Like many of you, I’ve been gorging a bit on Torchlight, and feel absurdly pleased as to what it accomplishes — it looks great, runs even better, and is a delightful mindless Dialbo-esque experience. Since several of my peers have jawed about this at length, I’m going to leave my review as “great game, can’t go wrong buying it”.
But there is something that bothers me while playing it, and although it might seem petty to bring it up, up it shall come. I knew that Travis Baldree was head of Torchlight’s dev team, a guy who also headed up Mythos and Fate. This being his third action-RPG, it’d be logical to assume that he’s going to stick with what works and not throw everything out the window just because it’s a new game.

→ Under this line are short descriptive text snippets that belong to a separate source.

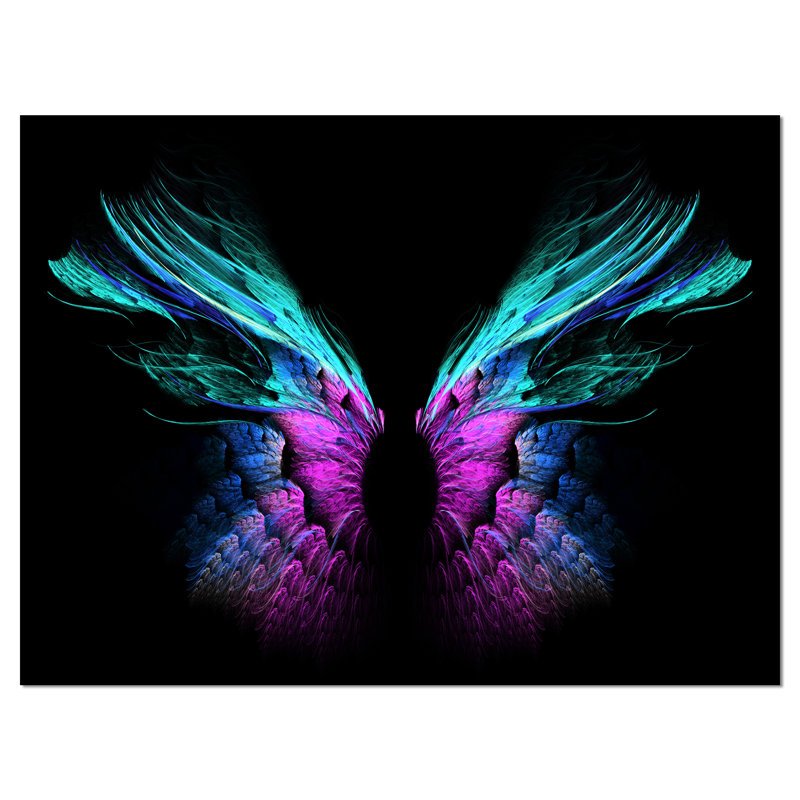 «Blue Butterfly Wings», impression sur toile tendue, H 8 po x l 12 po x P 1 po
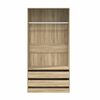 vidaXL Kleiderschrank Sonoma-Eiche 100x50x200 cm Holzwerkstoff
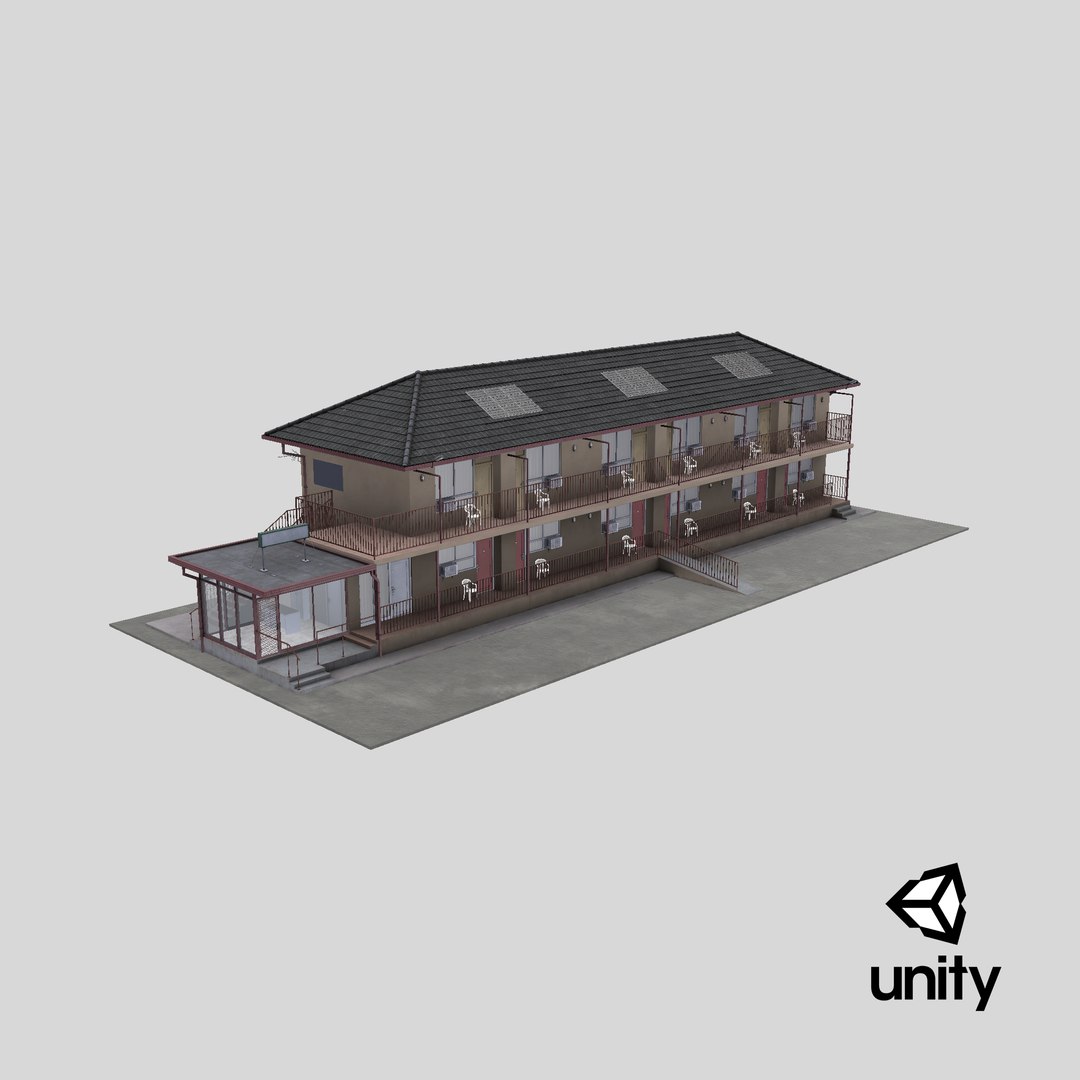 Two Story Motel 3D model https://p.turbosquid.com/ts-thumb/SL/AIM05W/Ux/stemcell_unity_render/png/1731598449/1920x1080/fit_q87/204cdb027b94921d83d69b61baa50aeb30846781/stemcell_unity_render.jpg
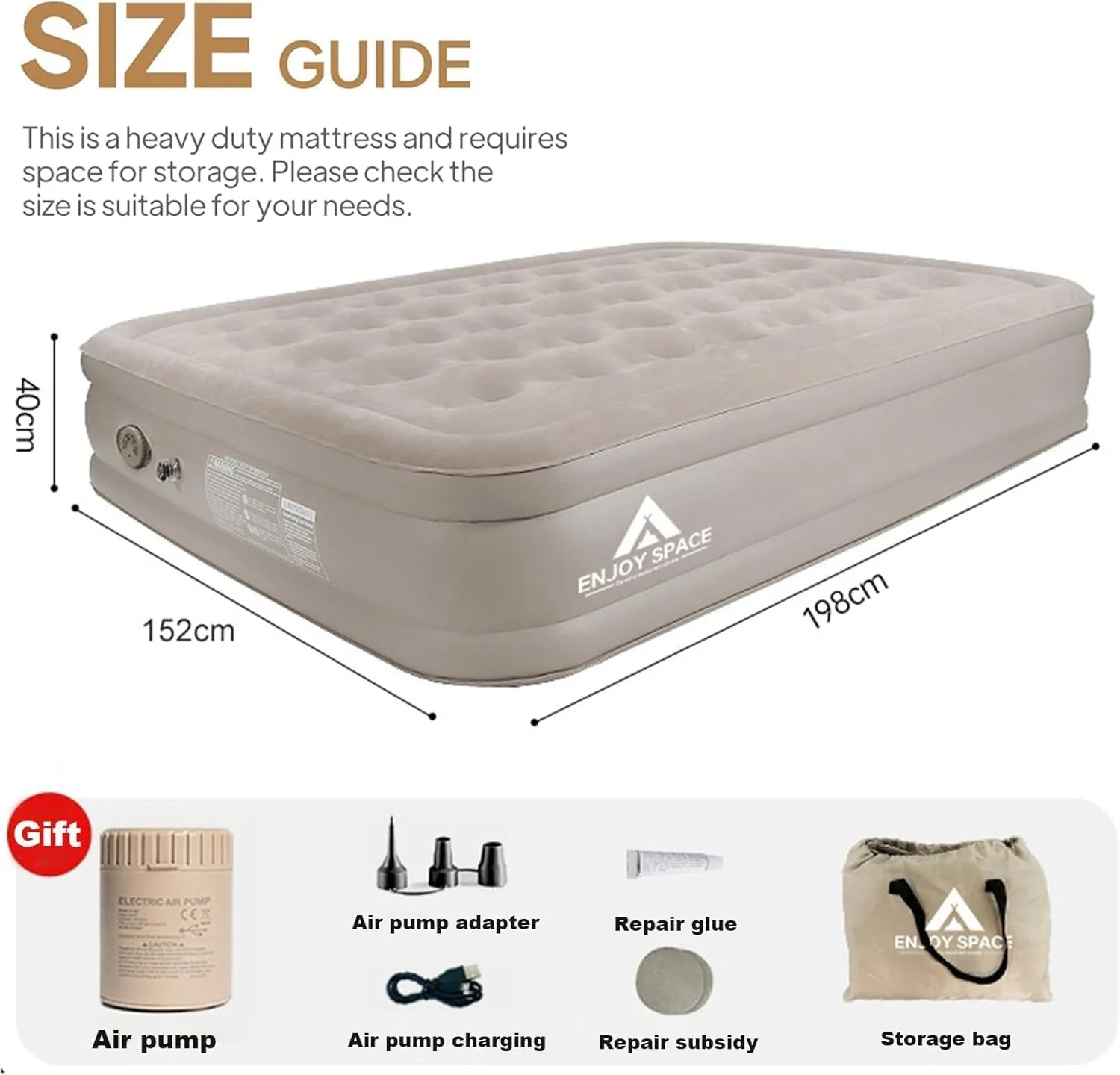 Air Bed Mattress with Built-in Electric Pump double size, Inflatable Air Mattress Sleeping Pad, Portable Roll Up type bed, Outdoor Mat for Tent Camping Car Truck (Double/3layers) Air Bed Mattress with Built-in Electric Pump double size, Inflatable Air Mattress Sleeping Pad, Portable Roll Up type bed, Outdoor Mat for Tent Camping Car Truck (Double/3layers)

However, I didn’t realize before playing Torchlight just how much Baldree and company borrowed from Fate. It doesn’t just use some of Fate’s same concepts, it is Fate. As in, the same exact game from 2005, ported to 2009 and updated with new artwork and new skill trees.
I really thought I was going mad, because the Torchlight experience is, beat for beat, the same that I had back when I paid $20 for Fate. Now, don’t get me wrong — Fate was a great game. A terrific game, even. But I didn’t really want to buy the same exact game twice.
- Randomized dungeon levels
- A pet — dog or cat — that holds an inventory, fights with you, and runs back to town to sell your stuff
- Your pet can be transformed via feeding it fish
- A Fame meter
- The death penalty — you can choose between a hefty penalty to be rezzed on the spot, a lighter penalty to be rezzed at the start of the level, or no penalty to be rezzed in town
- You can retire your character and pass down perks, bonuses and an item to your next character
- Standard Diablo concepts – isometric, socketed items, level up grats you attribute and skill points, fetch/kill quests given by the town you start in
Again, it doesn’t make this a bad game. Just a carbon copy. And that, to me, is disappointing; I was really hoping that Torchlight was going to advance the Fate/Mythos formula, but instead it remains firmly rooted in the past, albeit with enough polish to envy any brass maker.